Ruth, don't be afraid to try it....you can always change back if it doesn't suit you or Lola. I went back to kibble for a while but after feeding raw it no longer felt right for me.


----------



## RuthMill (Jun 30, 2012)

Thanks Colin, I think I am going to get some samples. Though I am sure Lola will love it! she LOVES food! All food!


----------



## mairi1 (Mar 12, 2012)

colpa110 said:


> I have just placed an order with this company.
> 
> They have the correct ratio of Meat/bone/offal already prepared in their minces
> so possibly a better choice for the novice raw feeder!!
> ...


Oh I Think this will suit me then!!!  

I do like the responsibility of supplying a balanced diet being taken off me somewhat , knowing that it should contain all that is required.

Now it's just a case of finding a flavour that suits the little princess 

xxx


----------



## mairi1 (Mar 12, 2012)

RuthMill said:


> Thanks Colin, I think I am going to get some samples. Though I am sure Lola will love it! she LOVES food! All food!

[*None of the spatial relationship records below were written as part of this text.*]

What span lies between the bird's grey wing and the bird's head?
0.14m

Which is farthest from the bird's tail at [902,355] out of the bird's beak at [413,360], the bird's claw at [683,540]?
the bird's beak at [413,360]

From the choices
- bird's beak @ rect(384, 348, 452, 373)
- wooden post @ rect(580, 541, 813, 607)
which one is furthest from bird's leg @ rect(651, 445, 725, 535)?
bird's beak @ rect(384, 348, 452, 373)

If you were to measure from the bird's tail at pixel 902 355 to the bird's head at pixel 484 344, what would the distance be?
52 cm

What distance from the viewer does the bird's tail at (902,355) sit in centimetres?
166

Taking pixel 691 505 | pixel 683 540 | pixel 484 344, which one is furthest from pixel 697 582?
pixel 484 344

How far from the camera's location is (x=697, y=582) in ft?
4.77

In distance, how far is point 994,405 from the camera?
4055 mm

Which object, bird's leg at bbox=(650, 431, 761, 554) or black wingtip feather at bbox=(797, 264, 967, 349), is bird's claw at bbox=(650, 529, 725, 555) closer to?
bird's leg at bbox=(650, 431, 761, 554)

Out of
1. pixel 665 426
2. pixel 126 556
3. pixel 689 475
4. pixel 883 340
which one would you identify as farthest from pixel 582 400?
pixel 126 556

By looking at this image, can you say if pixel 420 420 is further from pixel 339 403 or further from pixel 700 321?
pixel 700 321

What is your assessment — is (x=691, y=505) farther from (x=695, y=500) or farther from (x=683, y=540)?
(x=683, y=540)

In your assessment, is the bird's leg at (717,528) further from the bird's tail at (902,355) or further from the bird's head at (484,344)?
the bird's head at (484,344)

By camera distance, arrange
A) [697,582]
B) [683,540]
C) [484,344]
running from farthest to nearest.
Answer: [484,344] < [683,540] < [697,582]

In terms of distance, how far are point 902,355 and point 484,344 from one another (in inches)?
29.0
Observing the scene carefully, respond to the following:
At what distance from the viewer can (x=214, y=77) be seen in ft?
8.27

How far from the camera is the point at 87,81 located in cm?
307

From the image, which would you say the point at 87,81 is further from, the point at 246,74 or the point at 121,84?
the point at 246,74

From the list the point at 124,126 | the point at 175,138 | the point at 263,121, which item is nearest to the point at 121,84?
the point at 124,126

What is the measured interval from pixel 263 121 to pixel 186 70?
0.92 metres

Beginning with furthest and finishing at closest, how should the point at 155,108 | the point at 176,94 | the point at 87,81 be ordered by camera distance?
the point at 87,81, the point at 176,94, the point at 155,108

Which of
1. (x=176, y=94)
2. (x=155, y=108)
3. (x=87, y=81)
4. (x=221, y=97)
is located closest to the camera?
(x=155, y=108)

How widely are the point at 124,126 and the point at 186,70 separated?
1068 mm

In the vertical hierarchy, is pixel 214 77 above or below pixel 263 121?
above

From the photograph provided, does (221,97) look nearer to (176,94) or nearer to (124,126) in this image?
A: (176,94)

Why not even try her with a chicken wing first and see what she thinks or raw mince of some description. I believe all non weight bearing bones are ok to be given raw... You may have a very good butcher nearby 

Such a shame that you struggle so much to get things delivered 

xxx


----------



## Janev1000 (Oct 4, 2011)

I've found Nurturing by Nature has a great choice of minces and mine seem to prefer this to Natural Instinct. There's just something about NI that makes both mine quite literally recoil from it after a while! Unfortunately though Ruth, Nurturing by Nature doesn't supply to Ireland. You're right, there is definitely a gap in the market for someone over there! 

My biggest worry about raw is just getting the balance right but it does make more sense the longer you do it and I tend to think of getting the right ratios over a whole week, rather than each day. Will look at Colin's recommendation! x


----------



## colpa110 (Jul 5, 2011)

mairi1 said:


> Oh I Think this will suit me then!!!
> 
> I do like the responsibility of supplying a balanced diet being taken off me somewhat , knowing that it should contain all that is required.
> 
> ...



Don't forget having the bone mixed in is not substitute for a meaty bone....they need them to keep their teeth pearly White

A lot of purist raw feeders don't like minces but I think they are a good foundation and a good basis for the diet to begin with....you can get more adventurous as your confidence grows.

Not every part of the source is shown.